- _WORK REQUEST_
Carry on the passage about the Cambridge Stud stallions from the point where it stops.

- _TEXT PASSAGE_
○ ○ ○
Tavistock served 165 mares in 2017 and 118 in 2018, and he covered 76 mares last spring before his injury.

Meanwhile, the first crop of well-credentialled shuttle stallion Almanzor will be yearlings in 2020-21, and Cambridge Stud are eagerly awaiting the first foals by Embellish.

“It’s an exciting time for both of those stallions,” Plumptre said.

“Embellish is a good-looking son of Savabeel and his first Group One winner to go to stud. We’ve got 26 mares in foal to him ourselves, and we’re looking forward to seeing the foals.

“He served 138 mares in his first year, which is outstanding for a stallion in his bracket. The breeders loved him, and Savabeel is just amazing currency – especially in New Zealand. He really dominates the stallion ranks in this country.

“It’s lovely blood and he has to have a great chance at stud. Sir Patrick Hogan has been a big supporter, which gives us a bit of confidence that we’re on the right track.
○ ○ ○
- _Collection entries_
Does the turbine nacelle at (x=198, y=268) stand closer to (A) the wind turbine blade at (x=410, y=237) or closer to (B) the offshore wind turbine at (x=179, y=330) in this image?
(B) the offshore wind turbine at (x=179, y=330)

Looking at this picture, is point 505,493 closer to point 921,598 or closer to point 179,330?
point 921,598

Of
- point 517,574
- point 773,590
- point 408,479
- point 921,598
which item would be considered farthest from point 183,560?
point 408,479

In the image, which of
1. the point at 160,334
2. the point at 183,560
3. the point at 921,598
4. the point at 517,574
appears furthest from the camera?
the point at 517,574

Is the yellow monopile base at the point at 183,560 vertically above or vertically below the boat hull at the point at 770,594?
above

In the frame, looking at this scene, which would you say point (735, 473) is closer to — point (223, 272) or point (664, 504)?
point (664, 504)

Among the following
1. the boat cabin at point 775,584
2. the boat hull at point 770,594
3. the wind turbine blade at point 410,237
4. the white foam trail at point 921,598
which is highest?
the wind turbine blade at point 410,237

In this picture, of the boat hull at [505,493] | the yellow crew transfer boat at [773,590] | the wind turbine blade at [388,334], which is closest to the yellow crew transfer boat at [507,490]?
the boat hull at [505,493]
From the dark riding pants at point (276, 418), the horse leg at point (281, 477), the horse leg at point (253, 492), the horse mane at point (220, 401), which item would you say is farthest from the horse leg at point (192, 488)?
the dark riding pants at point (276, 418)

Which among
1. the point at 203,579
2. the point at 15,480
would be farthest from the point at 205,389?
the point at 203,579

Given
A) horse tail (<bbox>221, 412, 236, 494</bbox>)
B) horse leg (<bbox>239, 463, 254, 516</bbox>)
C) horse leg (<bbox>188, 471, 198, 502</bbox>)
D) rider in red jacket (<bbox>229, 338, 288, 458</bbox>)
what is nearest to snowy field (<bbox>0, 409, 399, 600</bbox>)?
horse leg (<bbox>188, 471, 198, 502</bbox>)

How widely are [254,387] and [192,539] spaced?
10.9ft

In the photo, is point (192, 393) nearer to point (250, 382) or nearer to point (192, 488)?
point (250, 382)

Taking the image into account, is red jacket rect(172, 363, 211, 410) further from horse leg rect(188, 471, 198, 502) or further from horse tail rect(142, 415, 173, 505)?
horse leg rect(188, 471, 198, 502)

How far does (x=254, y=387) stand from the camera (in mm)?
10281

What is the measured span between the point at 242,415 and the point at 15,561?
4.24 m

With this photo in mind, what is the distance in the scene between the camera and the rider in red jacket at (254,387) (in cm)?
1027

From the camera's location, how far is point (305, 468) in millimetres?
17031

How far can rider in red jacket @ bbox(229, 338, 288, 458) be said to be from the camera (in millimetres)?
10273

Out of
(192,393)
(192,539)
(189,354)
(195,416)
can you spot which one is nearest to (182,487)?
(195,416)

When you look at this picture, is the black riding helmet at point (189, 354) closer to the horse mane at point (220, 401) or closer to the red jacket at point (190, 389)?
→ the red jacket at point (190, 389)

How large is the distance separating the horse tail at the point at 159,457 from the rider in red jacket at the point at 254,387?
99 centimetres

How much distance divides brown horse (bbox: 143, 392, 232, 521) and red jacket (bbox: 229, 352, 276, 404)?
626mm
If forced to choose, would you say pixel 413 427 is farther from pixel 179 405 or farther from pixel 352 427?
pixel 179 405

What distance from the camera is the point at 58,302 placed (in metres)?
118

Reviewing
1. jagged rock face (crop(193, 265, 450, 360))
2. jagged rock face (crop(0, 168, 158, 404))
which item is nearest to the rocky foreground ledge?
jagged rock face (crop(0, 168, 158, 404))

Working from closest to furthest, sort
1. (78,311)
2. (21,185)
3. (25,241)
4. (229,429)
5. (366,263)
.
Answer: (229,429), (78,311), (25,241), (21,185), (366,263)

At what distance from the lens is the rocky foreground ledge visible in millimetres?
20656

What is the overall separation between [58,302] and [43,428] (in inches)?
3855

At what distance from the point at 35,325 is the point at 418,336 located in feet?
○ ○ ○
- _TASK RESPONSE_
“We’ve got Almanzor’s yearlings to look forward to as well. Our French partner is a bit nervous about selling those first yearlings into a Covid-19 environment, and I think we’ve all got a bit of a nervous 12 months ahead of us.

“Hopefully the market will right itself. To me it doesn’t feel much like 1990, which was the last time the market collapsed. Back then there was simply no money in the system. That’s not the case this time around.

“This time we just have that uncertainty about the pandemic and what might happen. We just have to wait and see.

“Border restrictions in Europe have been relaxed to some degree, so those yearling sales should be well attended. We’ll be watching Almanzor’s yearlings with interest.”

On the racetrack, the Cambridge Stud colours of Brendan and Jo Lindsay are being carried with distinction in Europe by the Gr.1 Diamond Jubilee Stakes (1200m) winner Hello Youmzain, who will shuttle to the Waikato farm to stand at stud upon his race day retirement.

The son of Kodiac lined up in the Gr.1 July Cup (1200m) at Newmarket last weekend, finishing fifth.

“The third and fourth placegetters in the Diamond Jubilee (Sceptical and Khaadem) finished ahead of him at Newmarket, so he wasn’t quite on his game this time,” Plumptre said.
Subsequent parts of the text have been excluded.